No Excise Tax Gross-Ups Upon a Change-in-Control: Appointment letters and employment agreements do not include 280G tax gross-up benefits.
Stock Ownership Policy: Senior Officers are expected to acquire and hold Starbucks stock worth two to six times their base salary (depending on position) within five years of appointment. Executives who are not on track by the end of the third year after becoming subject to the guidelines are subject to a holding requirement.
No Excessive Executive Perquisites: We provide limited benefits and perquisites (e.g., executive disability and life insurance, and contributions to our supplemental retirement plan).
Double Trigger Equity Acceleration Upon a Change-in-Control: Long-term incentive award grants provide for accelerated vesting upon a change-in-control only if the executive is involuntarily terminated (without “Cause”) or equity awards are not substituted or assumed by the surviving company in conjunction with that change-in-control.
No Tax Gross-Ups on Perquisites or Benefits: We do not provide tax gross-ups on perquisites or benefits except in the case of standard relocation benefits and expatriate income tax equalization benefits available to all similarly situated employees.
Independent Executive Compensation Consultant: The Compensation Committee consults with an independent executive compensation consultant on matters surrounding executive pay and governance. This consultant provides no other services to Starbucks.
No Payment of Current Dividends on Unvested Long-Term Incentives.
Mitigate Risk: Our compensation plans have provisions to mitigate undue risk, including caps on the maximum level of payouts, clawback provisions, multiple performance metrics and Board and management processes to identify risk. The Compensation Committee does not believe any of our compensation programs create risks that are reasonably likely to have a material adverse impact on the Company.
No Repricing Underwater Stock Options Without Shareholder Approval; No Grants Below 100% of Fair Market Value.

• • • •

▶ [TO BE DONE] In the compensation practices text, rewrite the passage that begins at "Mitigate Risk: Our" and stops after "Fair Market Value.", putting "recoupment provisions" wherever "clawback provisions" appears.

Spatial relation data
• • • •

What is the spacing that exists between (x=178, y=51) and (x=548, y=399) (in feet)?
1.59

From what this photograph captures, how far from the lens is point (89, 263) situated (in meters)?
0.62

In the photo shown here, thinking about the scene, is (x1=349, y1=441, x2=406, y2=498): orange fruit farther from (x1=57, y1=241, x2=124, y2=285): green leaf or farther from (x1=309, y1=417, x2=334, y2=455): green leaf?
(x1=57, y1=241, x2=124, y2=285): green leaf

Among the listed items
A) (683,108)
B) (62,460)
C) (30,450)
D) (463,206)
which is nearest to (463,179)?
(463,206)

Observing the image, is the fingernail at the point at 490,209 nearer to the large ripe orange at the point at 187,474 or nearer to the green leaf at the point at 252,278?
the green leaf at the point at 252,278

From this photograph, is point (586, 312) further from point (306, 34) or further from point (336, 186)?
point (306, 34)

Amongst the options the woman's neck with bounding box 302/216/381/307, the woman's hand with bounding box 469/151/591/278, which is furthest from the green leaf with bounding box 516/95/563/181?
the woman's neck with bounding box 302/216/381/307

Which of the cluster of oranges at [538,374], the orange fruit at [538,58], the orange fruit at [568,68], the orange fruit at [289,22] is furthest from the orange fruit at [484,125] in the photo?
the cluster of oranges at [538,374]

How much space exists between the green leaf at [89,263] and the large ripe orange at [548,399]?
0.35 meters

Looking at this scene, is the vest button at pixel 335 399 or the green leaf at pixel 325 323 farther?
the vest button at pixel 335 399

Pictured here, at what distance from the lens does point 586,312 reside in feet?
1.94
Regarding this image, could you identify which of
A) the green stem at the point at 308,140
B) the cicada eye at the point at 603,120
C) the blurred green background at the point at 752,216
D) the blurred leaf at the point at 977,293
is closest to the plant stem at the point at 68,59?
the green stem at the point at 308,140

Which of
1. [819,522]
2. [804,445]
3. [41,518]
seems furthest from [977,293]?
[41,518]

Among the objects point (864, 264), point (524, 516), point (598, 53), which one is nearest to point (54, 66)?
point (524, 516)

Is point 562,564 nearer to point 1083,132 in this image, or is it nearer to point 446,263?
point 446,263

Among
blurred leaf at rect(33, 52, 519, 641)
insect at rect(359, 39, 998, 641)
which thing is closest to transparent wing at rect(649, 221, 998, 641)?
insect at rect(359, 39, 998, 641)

• • • •

▶ [SOLUTION TO THE EXERCISE]
Mitigate Risk: Our compensation plans have provisions to mitigate undue risk, including caps on the maximum level of payouts, recoupment provisions, multiple performance metrics and Board and management processes to identify risk. The Compensation Committee does not believe any of our compensation programs create risks that are reasonably likely to have a material adverse impact on the Company.
No Repricing Underwater Stock Options Without Shareholder Approval; No Grants Below 100% of Fair Market Value.